Thursday, August 4, 2011

From my Archives . . .

Here's a story that I originally posted on this Blog back in March 2009, and which I thought my many new readers might be interested in. It is set in the small town in Wiltshire where I grew up as a young boy. I hope that it evokes a few memories for some of you and gives an insight into a way of life that has long since gone, and one which is mourned by many, despite the technological advances of the modern world.


Who remembers Harry Dew delivering milk from his horse and cart in post-war Corsham? It was a very different world in the 1950's when Farmer Dew and Blackie delivered milk door to door, with far less traffic in those days for a horse to worry about. A real treat for me as a lad was to be allowed to ride on the cart as it made its way along Corsham High Street, Blackie knowing just where to stop for the milk to be delivered. Farmer Dew would ladle the milk from the churn into waiting jugs, covering the top afterwards with the little bead-edged muslin nets that people provided for that purpose. I'm sure that the Health & Safety folk would have a fit if anyone delivered milk these days in the same manner! Back then it was perfectly normal, and I wouldn't think that anyones' health was the worse for it. It always fascinated me that the horse knew exactly where to stop, missing out the houses which Harry didn't supply.

There are many things like this from the childhood years that are now only distant memories, for the world we live in, with supermarkets and hyper-markets supplying most of the things that the combination of shops and suppliers provided back then. To me these vast food emporiums are a sign of the way in which w have lost the art of leisurely shopping, and with it a way of life that will probably never return. To some extent I suppose that a remnant of that way of life still exists in villages lucky enough to retain a Village Store, but those are few and far between these days, the successful ones being gobbled up by one of the small cooperative food chains with their look-alike livery, or else closed down one day to open a short time later as a 'Tesco Extra'.

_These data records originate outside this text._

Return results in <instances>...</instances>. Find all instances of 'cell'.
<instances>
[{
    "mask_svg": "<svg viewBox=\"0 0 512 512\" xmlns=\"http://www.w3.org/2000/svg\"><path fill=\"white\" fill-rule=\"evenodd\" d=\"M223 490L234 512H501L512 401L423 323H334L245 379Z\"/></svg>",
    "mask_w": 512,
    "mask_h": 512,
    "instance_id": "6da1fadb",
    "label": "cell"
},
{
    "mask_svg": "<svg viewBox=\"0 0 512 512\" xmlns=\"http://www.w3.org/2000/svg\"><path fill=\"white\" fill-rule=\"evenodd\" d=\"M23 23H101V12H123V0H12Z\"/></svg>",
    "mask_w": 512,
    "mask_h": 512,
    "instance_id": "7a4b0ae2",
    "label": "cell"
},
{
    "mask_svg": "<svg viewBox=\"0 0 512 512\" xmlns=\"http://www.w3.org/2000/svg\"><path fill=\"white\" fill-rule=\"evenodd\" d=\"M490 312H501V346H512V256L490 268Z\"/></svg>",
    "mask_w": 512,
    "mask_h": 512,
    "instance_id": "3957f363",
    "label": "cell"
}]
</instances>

Gone are the days when the womenfolk, (okay, maybe a few menfolk as well!), walked along Corsham High Street filling their wicker baskets with the assortment of 'needs' for that day. Most homes didn't have refrigerators back then, although many, like us, had a larder with a cold slab of marble, which was very efficient. I wonder how many people still remember the open window at Shergold's with the wet fish display tempting the passer-by, or the wonderful fragrance of newly baked bread from Joe Damond's bakery or Johnson's bakery which was just up from the Post Office, near to Neate's the shoe repairers. And what about Hobb's Cycle shop with its permanent smell of oil and metal, where old Mr Hobbs would repair broken bicycles for a shilling or two? Saturday mornings, at a time when food coupons were still the norm, this small boy would skeeter down to Watt's Sweet Shop at the bottom end of the High Street, near the junction with Church Street, and purchase a couple of ounces of dolly mixtures or some other sweet delight, usually for the grand sum of a penny ha'penny.

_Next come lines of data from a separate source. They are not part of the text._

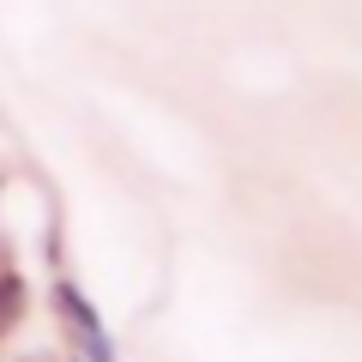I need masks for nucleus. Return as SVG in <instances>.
Returning a JSON list of instances; mask_svg holds the SVG:
<instances>
[{
	"label": "nucleus",
	"instance_id": "f257e3e1",
	"mask_svg": "<svg viewBox=\"0 0 362 362\" xmlns=\"http://www.w3.org/2000/svg\"><path fill=\"white\" fill-rule=\"evenodd\" d=\"M49 296H54L49 308L61 314V326H66V338H73L78 362H115V338H109L103 314H97V302H85V290H78L73 278H54Z\"/></svg>",
	"mask_w": 362,
	"mask_h": 362
},
{
	"label": "nucleus",
	"instance_id": "f03ea898",
	"mask_svg": "<svg viewBox=\"0 0 362 362\" xmlns=\"http://www.w3.org/2000/svg\"><path fill=\"white\" fill-rule=\"evenodd\" d=\"M30 314V284L18 266H0V338H13L18 320Z\"/></svg>",
	"mask_w": 362,
	"mask_h": 362
}]
</instances>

At the top end of the High Street you turned into Pickwick Road where another line of shops supplied the town with much needed merchandise or services. Pickwick Papers were a good place to find small toys that pocket money could be used up by, whilst further up the road was Bulson's, the television & radio shop. Still further along, past the Greengrocers, was the Clarke's Shoe Shop, competition for Ken Davies' shoe shop in the High Street, and also William Hardwell's at number 27 Pickwick Road, where many a child was photographed.

All of these shops bring to mind the people of the day who either ran them or shopped in them, now mostly passed on and the way of life with them. Is it a good thing, this change that has come about over the last few decades? Well, to answer that I guess that you need to look long and hard at the society in which we live. Whilst there is much to praise and to be grateful for nowadays, there is also much that can be missed about the old days.

Back then children did pretty well what they were told for fear of being disciplined by their parents. Nowadays it's almost the reverse, with parents doing pretty well what is demanded by their children, for fear of what might happen if the children decide to report them to the authorities. From the 1960's an era of freedom was ushered in that has ultimately removed the word 'respect' from most people's vocabulary, and with it the idea of responsibility.

Perhaps, after all, those days of wicker baskets were able to offer much more than we ever realised.